- **TASK DIRECTIONS**
For the entries that follow, produce an exact copy with no pictures in it.

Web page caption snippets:
• • • •

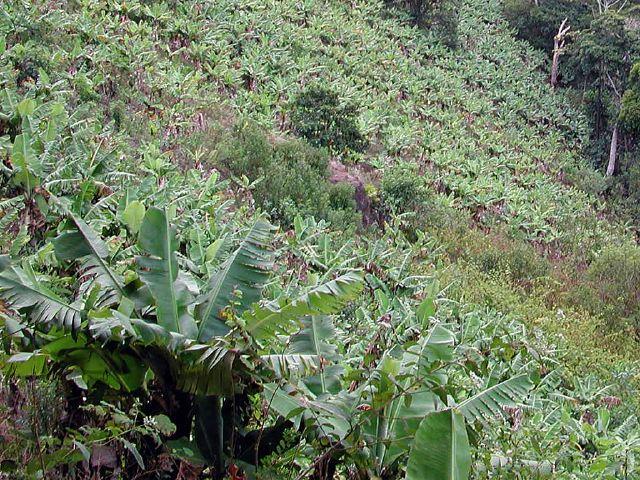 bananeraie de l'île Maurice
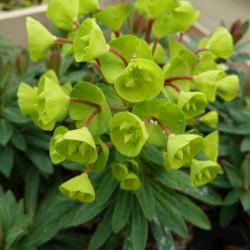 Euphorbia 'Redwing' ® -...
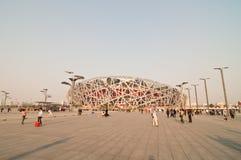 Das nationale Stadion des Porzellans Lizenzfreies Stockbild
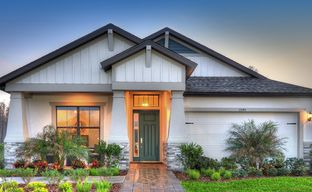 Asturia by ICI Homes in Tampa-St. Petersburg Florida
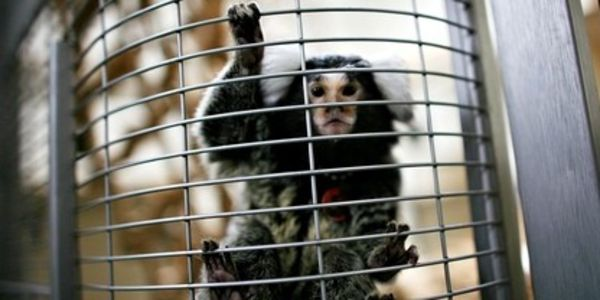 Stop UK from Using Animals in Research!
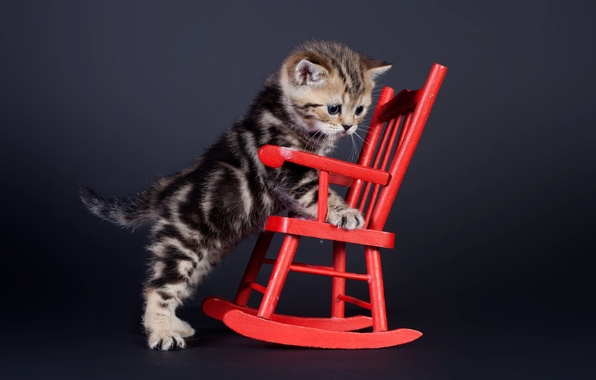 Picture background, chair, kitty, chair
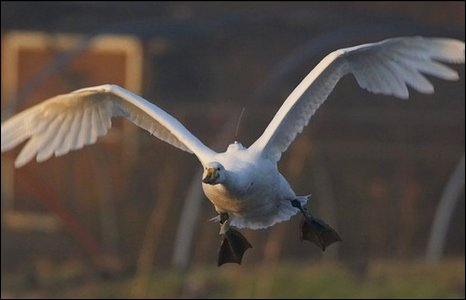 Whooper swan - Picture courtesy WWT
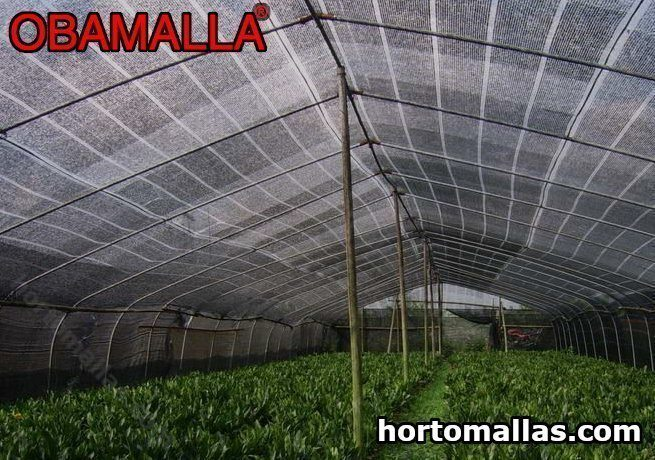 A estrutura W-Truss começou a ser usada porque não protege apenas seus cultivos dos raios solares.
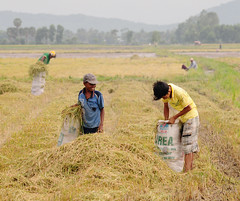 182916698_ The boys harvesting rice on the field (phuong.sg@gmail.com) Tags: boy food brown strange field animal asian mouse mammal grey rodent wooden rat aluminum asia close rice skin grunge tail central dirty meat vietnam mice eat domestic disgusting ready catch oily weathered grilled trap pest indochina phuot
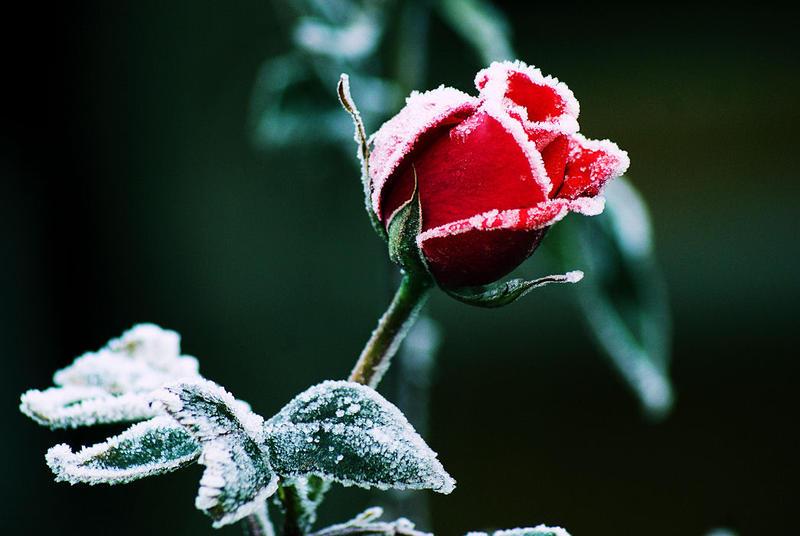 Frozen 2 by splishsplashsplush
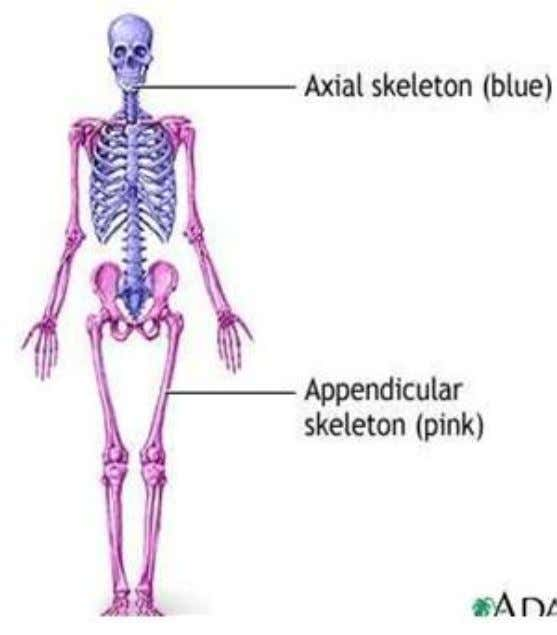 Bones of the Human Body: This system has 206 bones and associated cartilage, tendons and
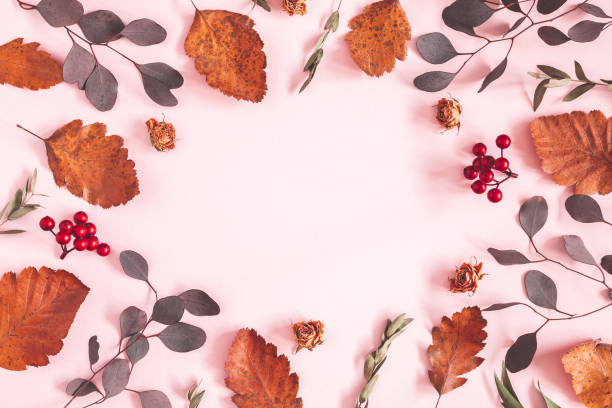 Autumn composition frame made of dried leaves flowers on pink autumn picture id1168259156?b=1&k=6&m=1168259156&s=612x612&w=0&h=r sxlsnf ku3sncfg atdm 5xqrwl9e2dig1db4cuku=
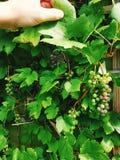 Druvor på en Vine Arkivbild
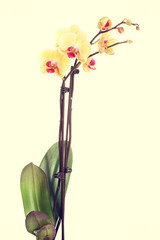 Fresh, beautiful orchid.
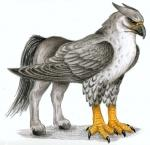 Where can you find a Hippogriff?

• • • •

- **RESPONSE TO THIS TASK**
 bananeraie de l'île Maurice
 Euphorbia 'Redwing' ® -...
 Das nationale Stadion des Porzellans Lizenzfreies Stockbild
 Asturia by ICI Homes in Tampa-St. Petersburg Florida
 Stop UK from Using Animals in Research!
 Picture background, chair, kitty, chair
 Whooper swan - Picture courtesy WWT
 A estrutura W-Truss começou a ser usada porque não protege apenas seus cultivos dos raios solares.
 182916698_ The boys harvesting rice on the field (phuong.sg@gmail.com) Tags: boy food brown strange field animal asian mouse mammal grey rodent wooden rat aluminum asia close rice skin grunge tail central dirty meat vietnam mice eat domestic disgusting ready catch oily weathered grilled trap pest indochina phuot
 Frozen 2 by splishsplashsplush
 Bones of the Human Body: This system has 206 bones and associated cartilage, tendons and
 Autumn composition frame made of dried leaves flowers on pink autumn picture id1168259156?b=1&k=6&m=1168259156&s=612x612&w=0&h=r sxlsnf ku3sncfg atdm 5xqrwl9e2dig1db4cuku=
 Druvor på en Vine Arkivbild
 Fresh, beautiful orchid.
 Where can you find a Hippogriff?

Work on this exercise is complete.